§ **TEXTE SOURCE**

L’école peine à s’adapter aux enfants handicapés

Les parcours à la carte voulus par « l’école inclusive » promise par Emmanuel Macron restent difficiles à mettre en œuvre.
LE MONDE  |  Par 

AUREL
Depuis la rentrée, Sabrina est inquiète. Son fils de 13 ans, Enzo, se rend seul au collège, faute d’une personne nommée pour l’aider au cours de la journée. « Multidys », il souffre de troubles variés dont la dyspraxie, la dyslexie et la dysorthographie. Normalement, Enzo devrait être accompagné douze heures par semaine au collège par un accompagnant d’élève en situation de handicap (AESH). Mais, pour pouvoir suivre une filière professionnelle, Enzo a fait sa rentrée en 3e dans un nouvel établissement où son ancienne AESH n’a pas pu le suivre, faute de contrat disponible pour elle.
Le fils de Sabrina fait partie des 340 000 enfants handicapés scolarisés cette année dans « l’école inclusive » portée par le ministre de l’éducation, Jean-Michel Blanquer, et la secrétaire d’Etat chargée des personnes handicapées, Sophie Cluzel. Au total, 80 000 enfants sont pris en charge dans des instituts spécialisés, où les heures d’enseignement sont variables selon les cas. Le nombre d’enfants handicapés pris en charge par l’école elle-même a augmenté de 6 % par rapport à la rentrée précédente. Ils n’étaient que 100 000 en 2006.

« Il n’y a plus de solutions à l’extérieur de l’école et les familles doivent savoir que, même si c’est difficile, dans l’intérêt de leur enfant et pour son bien-être futur elles doivent s’accrocher »,insiste Sophie Cluzel, pour qui le système scolaire a trop longtemps proposé des filières fléchées, par opposition au « parcours personnalisé avec des périodes en classe ordinaire » qui devait devenir la norme à partir de la loi sur le handicap de 2005. En pratique, ces parcours « à la carte » ressemblent souvent à un parcours du combattant pour les parents.
Un métier peu attractif
La clé de voûte du parcours « personnalisé », c’est bien souvent la présence d’un accompagnant, qui permet à l’enfant de rester en classe dite « ordinaire », comme c’est le cas pour Enzo. Ils sont 110 000 en France, pour 175 000 enfants scolarisés qui en ont besoin – certains accompagnants s’occupent de plusieurs enfants à la fois.

§ **À COMPLÉTER**
A) Dans l'article sur l'école et les enfants handicapés, quels troubles d'Enzo sont nommés ?
B) Poursuivez l'article sur l'école et les enfants handicapés à partir de sa dernière phrase.

§ **DONNÉES D'ENTRÉE**
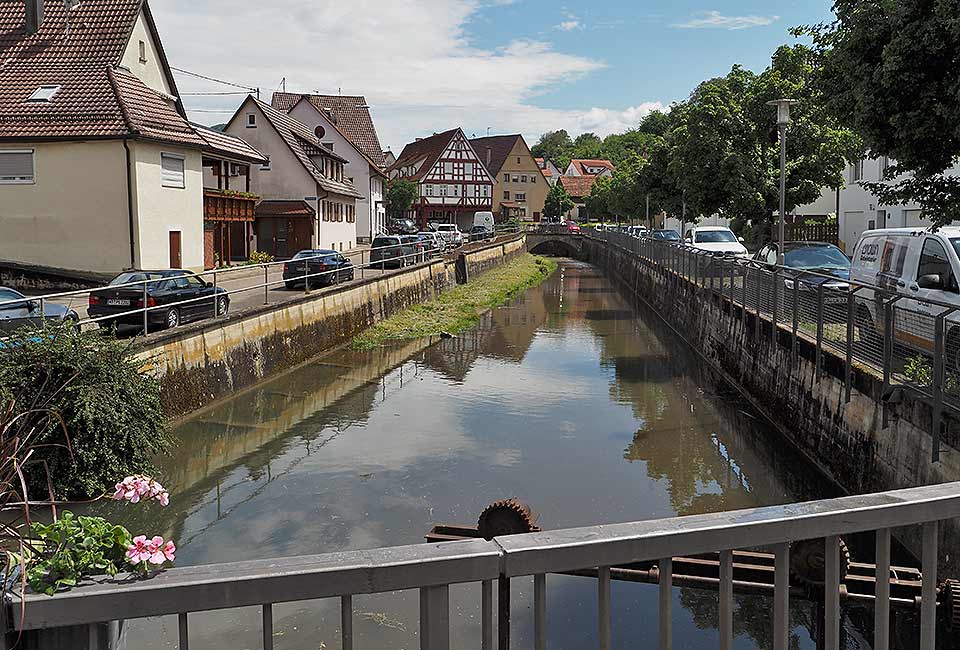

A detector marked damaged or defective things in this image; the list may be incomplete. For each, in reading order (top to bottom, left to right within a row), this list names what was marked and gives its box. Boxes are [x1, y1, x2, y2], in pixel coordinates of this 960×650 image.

§ **RÉPONSES RÉDIGÉES**
A) La dyspraxie, la dyslexie et la dysorthographie.

B)
Cette année, plus de 3 500 postes d’accompagnants ont été créés. Pourtant, comme à chaque rentrée, les associations ont alerté sur les enfants qui n’ont pu rejoindre l’école, faute d’accompagnants. Impossible de connaître leur nombre exact, qui évolue chaque jour. Le ministère précise que la cellule « Aide handicap école », qui gère ces problèmes, a reçu moins d’appels qu’à la rentrée 2017.« Beaucoup de parents ne savent pas qu’elle existe », tempère Emmanuel Jacob, expert scolaire auprès de l’Unapei, la fédération d’associations d’aide aux personnes handicapées.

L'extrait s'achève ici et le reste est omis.